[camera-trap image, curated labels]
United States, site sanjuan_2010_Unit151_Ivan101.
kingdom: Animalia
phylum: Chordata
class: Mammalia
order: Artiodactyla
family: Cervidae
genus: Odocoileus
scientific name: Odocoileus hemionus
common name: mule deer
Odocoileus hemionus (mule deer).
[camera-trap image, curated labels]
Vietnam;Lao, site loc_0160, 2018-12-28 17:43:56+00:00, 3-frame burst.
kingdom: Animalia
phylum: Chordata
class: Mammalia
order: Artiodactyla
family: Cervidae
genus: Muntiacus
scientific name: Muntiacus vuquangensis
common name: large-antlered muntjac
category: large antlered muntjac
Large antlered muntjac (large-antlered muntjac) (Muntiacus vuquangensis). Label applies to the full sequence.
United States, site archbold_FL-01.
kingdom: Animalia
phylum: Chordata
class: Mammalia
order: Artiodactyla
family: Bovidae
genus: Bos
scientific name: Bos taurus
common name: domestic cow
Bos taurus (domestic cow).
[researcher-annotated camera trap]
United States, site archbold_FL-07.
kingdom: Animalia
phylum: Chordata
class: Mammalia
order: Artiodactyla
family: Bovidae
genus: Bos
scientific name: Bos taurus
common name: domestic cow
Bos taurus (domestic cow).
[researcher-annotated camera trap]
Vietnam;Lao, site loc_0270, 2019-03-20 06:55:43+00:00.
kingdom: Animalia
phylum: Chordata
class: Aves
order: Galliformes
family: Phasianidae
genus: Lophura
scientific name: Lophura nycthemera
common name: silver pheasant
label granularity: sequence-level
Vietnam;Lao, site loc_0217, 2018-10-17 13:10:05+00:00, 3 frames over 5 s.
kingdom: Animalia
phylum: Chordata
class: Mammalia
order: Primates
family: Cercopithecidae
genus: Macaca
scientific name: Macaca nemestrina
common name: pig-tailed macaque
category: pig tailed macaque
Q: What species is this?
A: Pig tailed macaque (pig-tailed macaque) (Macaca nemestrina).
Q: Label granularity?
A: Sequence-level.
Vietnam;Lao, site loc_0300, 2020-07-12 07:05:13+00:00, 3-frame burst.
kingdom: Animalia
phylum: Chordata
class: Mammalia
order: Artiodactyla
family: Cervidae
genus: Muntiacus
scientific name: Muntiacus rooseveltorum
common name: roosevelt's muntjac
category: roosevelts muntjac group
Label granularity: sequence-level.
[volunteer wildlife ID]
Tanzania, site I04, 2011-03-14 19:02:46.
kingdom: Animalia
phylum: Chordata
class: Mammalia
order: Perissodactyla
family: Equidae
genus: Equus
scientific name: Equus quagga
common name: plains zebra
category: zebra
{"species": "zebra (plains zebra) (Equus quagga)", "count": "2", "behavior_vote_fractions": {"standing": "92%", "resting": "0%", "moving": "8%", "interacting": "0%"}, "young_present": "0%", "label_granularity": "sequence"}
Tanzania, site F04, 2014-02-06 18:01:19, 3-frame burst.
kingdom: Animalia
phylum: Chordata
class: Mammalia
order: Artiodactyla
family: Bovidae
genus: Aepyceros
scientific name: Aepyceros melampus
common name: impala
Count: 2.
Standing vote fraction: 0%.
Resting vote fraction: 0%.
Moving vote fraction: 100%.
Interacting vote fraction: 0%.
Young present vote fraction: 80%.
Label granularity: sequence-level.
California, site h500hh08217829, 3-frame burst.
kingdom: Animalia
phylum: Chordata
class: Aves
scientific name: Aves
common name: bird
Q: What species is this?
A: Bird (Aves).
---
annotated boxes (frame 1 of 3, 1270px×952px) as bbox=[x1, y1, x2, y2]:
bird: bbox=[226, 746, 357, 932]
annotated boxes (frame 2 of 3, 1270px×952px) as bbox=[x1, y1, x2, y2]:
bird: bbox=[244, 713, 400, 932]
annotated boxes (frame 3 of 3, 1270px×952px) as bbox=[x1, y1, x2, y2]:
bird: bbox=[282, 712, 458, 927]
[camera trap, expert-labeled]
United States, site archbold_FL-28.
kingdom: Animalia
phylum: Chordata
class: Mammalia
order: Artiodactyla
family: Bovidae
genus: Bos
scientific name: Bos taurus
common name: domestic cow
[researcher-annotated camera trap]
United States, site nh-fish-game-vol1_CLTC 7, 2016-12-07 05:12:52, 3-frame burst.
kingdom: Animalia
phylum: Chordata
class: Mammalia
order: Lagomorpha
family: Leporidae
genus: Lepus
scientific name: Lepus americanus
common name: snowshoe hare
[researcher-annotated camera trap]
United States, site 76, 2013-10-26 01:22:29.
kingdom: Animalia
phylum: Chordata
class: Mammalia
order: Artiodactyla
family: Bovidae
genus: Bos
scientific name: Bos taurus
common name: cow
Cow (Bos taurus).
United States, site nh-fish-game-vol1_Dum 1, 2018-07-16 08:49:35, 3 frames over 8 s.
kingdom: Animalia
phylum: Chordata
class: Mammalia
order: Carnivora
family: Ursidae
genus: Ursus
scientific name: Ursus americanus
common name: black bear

┄┄┄┄┄┄┄┄┄┄┄┄┄┄┄┄┄┄┄┄

TASK DIRECTIONS: Within the data above, pick out all lines holding the word "plains".

EXERCISE ANSWER:
common name: plains zebra
{"species": "zebra (plains zebra) (Equus quagga)", "count": "2", "behavior_vote_fractions": {"standing": "92%", "resting": "0%", "moving": "8%", "interacting": "0%"}, "young_present": "0%", "label_granularity": "sequence"}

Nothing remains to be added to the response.